Their men are accused of “separatism” or “religious extremism.” But Gulbaran Omirali says Azamat Aibolat, the 23-year-old son of her brother, was arrested just for performing namaz, the prayer in direction of the Kaaba in Mecca, and he believed it was not forbidden. He was wrong. In April 2018, he was arrested, and he was later sentenced to 15 years in jail.
Bikamal Kaken is the wife of Alimhazi Mukhay. “I haven’t seen him in the last four years, she says. I do not have clues whether he is alive or not.” She knows he was sentenced to 9 years in prison for planning to flee to Kazakhstan and sending there his family. A little girl, the daughter of Alimhazi Mukhay, also wanted to participate in the protest. “I am not well today, she says, but I still come to help my father. Dear president [of Kazakhstan], I trust you can help us to bring my father home.”

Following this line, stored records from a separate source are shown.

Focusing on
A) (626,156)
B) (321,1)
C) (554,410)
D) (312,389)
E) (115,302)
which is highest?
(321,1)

The demonstrators said Muslims in Xinjiang are increasingly imprisoned for “offenses” such as praying, taking pride in their culture, or even spending too much time outside the grasp of the Chinese Communist Party (CCP) in places like Kazakhstan. The demonstrators said even “graduates” of China’s concentration camps can swiftly find themselves imprisoned again.

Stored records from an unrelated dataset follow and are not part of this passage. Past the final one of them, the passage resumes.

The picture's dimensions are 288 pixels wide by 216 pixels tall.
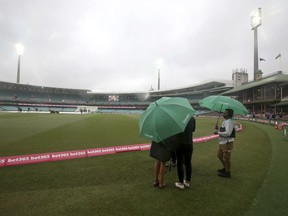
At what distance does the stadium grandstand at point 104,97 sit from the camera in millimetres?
47375

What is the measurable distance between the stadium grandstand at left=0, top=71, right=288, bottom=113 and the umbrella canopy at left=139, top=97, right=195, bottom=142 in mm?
42908

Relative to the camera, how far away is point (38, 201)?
3.98 meters

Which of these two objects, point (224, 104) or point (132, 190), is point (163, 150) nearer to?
point (132, 190)

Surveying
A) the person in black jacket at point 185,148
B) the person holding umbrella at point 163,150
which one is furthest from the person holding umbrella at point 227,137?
the person holding umbrella at point 163,150

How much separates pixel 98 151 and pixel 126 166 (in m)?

A similar event was held outside the Chinese consulate in Istanbul, Turkey, where ethnic Kazakhs spoke of receiving decades-long prison sentences without anything the free world would recognize as due legal process.
Some of the demonstrators claimed they have heard ominous statements from Chinese officials that the CCP is beginning to see Kazakhstan as a security threat because Uyghurs and Kazakhs from Xinjiang can get there so easily.

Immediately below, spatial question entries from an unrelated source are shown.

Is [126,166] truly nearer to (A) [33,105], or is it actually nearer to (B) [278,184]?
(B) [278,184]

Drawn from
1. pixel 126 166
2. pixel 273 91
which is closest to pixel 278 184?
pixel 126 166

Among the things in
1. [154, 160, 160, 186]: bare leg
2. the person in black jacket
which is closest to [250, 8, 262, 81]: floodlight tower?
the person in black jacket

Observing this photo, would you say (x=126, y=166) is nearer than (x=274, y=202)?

“What if China will conquer Kazakhstan in the future?” one Kazakh woman claimed to have been told by a Chinese official after demanding to see her husband, who was immediately shuffled off to the re-education camps after demanding to see her long-imprisoned husband.
Kazakhs are growing nervous about China’s oppression of Muslims, as they are acutely aware of their country’s strategic importance to China’s regional ambitions. Sizable demonstrations have been held in Kazakhstan against Beijing’s growing political and economic influence.
Like many clients of China’s Belt and Road infrastructure program, which obliges partner nations to borrow huge sums from Chinese banks, and never delivers as many good local jobs as promised. Activists who once felt safe criticizing China from Kazakhstan say the CCP now has enough influence in their country to get them arrested.
Uyghurs and Kazakhs likewise fear China has accumulated enough leverage with Turkey to silence its criticism of the CCP’s abuses. Turkish President Recep Tayyip Erdogan, who styles himself a champion of oppressed Muslims, is notably less outspoken in criticizing China’s abuses than he was a decade ago, while China’s investments and trade with Turkey have soared.
The women protesting in Istanbul on Monday had an immediate concern: a looming extradition deal between Turkey and China that Uyghur refugees fear could send them back into the CCP’s concentration camps.
The Turkish government insists the extradition deal will not lead to the mass repatriation of Uyghurs. The Chinese embassy to Turkey recently accused protesters of using “made-up lies to attack the Chinese government’s Xinjiang policies, blacken China’s image and exploit the problems related to Xinjiang”… all of which are crimes under Chinese law.
China’s abuse of the Uyghurs has been described as ethnic cleansing, and increasingly genocide, because it features both forcible “re-education” that displaces Uyghur culture with Chinese Communist dogma, and efforts to reduce the Uyghur population through forced sterilization and forced abortion. Women trapped in China’s concentration camps have also denounced the widespread use of gang rape as a form of torture against women, in some cases forcing some women in the camps to tie up others before they are raped.